One common question I see from developers using Git is how they can review the history of one function, method, or class over time through Git's history of the project.
In codebases that have evolved over years, a developer just wants to know how one particular semantic scope of code has changed over time rather than on a file or directory basis.
We will start out by revisiting how to scope change diffs per file.
We will use the Ruby language repository to demonstrate the commands in this blog post, so please clone the repository like so:
$ git clone https://github.com/ruby/ruby.git
Cloning into 'ruby'...
remote: Enumerating objects: 91, done.
remote: Counting objects: 100% (91/91), done.
remote: Compressing objects: 100% (77/77), done.
remote: Total 488812 (delta 25), reused 63 (delta 7), pack-reused 488721
Receiving objects: 100% (488812/488812), 229.77 MiB | 2.78 MiB/s, done.
Resolving deltas: 100% (375083/375083), done.
Scoping log diffs per file
Sometimes a developer only wants to look at changes in one specific
file in the repository. To do this we would use the git-log
command:
$ git log -- README.md
commit 459670d47f8528db8f5d4f28aeac191b1af66d81
Author: David Rodríguez <deivid.rodriguez@riseup.net>
Date: Sun Mar 8 10:21:18 2020 +0100
Fix bundled gems installation on a fresh clone
commit adc303131187654d8ce83f3db17eefa3d5bae26c
Author: Kazuhiro NISHIYAMA <zn@mbf.nifty.com>
Date: Sat Feb 1 00:36:58 2020 +0900
README*.md: `defines.h` moved [ci skip]
at 2b592580bf65040373b55ff2ccc3b59a0a231a18
commit 2d61684e7c334ae4c5eb845c782d5fabeffdea67
Author: Nobuyoshi Nakada <nobu@ruby-lang.org>
Date: Sun Jan 19 21:15:23 2020 +0900
README.md: removed the badge for Cygwin [ci skip]
The workflow for Cygwin has been removed at
3344f811074e1e6119eec23684013457dab4f8b0.

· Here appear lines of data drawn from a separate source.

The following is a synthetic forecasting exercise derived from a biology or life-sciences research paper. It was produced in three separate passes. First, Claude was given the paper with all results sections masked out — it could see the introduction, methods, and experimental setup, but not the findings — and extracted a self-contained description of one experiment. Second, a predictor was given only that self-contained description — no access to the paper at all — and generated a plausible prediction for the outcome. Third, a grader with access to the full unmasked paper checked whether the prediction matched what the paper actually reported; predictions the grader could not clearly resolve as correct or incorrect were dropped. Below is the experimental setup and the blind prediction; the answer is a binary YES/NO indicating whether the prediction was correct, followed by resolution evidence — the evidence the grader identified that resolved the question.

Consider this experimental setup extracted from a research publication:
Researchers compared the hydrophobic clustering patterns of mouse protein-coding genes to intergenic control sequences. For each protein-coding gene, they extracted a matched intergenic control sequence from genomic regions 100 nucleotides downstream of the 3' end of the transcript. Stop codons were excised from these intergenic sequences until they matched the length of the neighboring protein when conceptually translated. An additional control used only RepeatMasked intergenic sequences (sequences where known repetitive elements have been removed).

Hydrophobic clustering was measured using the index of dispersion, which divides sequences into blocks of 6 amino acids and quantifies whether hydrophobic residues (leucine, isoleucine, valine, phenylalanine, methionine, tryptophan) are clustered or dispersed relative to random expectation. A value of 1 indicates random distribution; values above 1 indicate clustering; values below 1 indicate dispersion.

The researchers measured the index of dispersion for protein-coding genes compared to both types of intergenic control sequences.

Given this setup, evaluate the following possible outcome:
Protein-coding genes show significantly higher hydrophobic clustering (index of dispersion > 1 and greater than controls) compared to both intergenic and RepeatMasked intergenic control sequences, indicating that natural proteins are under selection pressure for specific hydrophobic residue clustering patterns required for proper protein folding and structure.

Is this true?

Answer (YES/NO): NO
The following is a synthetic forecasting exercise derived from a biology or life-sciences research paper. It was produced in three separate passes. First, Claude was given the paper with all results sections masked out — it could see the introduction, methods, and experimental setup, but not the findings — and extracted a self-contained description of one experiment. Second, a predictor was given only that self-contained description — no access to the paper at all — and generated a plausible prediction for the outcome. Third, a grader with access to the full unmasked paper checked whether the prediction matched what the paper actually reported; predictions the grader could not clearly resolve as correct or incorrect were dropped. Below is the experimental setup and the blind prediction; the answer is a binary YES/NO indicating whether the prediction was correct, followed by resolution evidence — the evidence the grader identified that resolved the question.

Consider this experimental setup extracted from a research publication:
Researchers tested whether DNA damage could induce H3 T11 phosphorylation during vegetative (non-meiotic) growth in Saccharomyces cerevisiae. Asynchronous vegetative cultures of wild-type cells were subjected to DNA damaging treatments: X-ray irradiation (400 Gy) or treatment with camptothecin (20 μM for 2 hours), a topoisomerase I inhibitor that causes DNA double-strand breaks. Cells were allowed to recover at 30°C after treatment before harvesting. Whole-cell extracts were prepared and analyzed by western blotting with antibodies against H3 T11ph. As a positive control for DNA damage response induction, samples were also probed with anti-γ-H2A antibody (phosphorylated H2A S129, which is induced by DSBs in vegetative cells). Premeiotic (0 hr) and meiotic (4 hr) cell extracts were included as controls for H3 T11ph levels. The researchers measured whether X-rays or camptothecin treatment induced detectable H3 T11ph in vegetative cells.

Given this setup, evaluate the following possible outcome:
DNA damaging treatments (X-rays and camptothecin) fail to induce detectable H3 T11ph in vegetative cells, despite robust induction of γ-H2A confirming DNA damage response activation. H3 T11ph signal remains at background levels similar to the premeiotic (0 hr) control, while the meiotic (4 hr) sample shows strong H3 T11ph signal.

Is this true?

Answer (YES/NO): YES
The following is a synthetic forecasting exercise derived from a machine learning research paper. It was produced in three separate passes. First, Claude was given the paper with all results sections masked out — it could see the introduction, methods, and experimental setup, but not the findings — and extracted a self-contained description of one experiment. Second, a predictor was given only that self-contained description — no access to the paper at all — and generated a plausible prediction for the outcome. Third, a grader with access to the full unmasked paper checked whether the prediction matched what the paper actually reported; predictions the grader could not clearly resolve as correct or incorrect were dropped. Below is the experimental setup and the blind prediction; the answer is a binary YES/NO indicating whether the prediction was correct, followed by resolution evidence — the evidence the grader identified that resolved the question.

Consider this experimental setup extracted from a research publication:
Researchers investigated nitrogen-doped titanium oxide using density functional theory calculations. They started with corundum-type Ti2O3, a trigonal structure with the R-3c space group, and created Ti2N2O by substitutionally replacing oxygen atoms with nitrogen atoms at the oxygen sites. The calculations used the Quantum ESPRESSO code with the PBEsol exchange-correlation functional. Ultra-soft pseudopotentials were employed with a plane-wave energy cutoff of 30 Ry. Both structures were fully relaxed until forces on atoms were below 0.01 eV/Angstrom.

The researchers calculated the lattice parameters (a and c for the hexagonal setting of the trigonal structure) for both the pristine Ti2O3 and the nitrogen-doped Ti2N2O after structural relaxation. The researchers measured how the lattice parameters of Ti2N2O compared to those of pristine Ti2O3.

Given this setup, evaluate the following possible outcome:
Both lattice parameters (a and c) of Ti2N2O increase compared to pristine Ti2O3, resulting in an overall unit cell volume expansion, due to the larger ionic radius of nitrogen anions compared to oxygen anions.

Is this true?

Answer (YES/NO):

commit 1a1862236da60e21e51c66543e89bf577b6ed14a
Author: Kazuhiro NISHIYAMA <zn@mbf.nifty.com>
Date: Wed Jan 1 00:02:01 2020 +0900
Update GitHub Actions Badges
[TRUNCATED]
This will show only the log message and metadata about commits that contain changes in that file.
Scoping diffs in a line range of a file
In many projects each source file has a predefined documentation header and we only want to find the change that introduced an inconsistency in the documentation header of a particular file.
To find this we might do the following in our ruby repository:
$ git log -L 1,9:vm.c
commit 79df14c04b452411b9d17e26a398e491bca1a811
Author: Koichi Sasada <ko1@atdot.net>
Date: Tue Mar 10 02:22:11 2020 +0900
Introduce Ractor mechanism for parallel execution
This commit introduces Ractor mechanism to run Ruby program in
parallel. See doc/ractor.md for more details about Ractor.
See ticket [Feature #17100] to see the implementation details
and discussions.
[Feature #17100]
This commit does not complete the implementation. You can find
many bugs on using Ractor. Also the specification will be changed
so that this feature is experimental. You will see a warning when
you make the first Ractor with `Ractor.new`.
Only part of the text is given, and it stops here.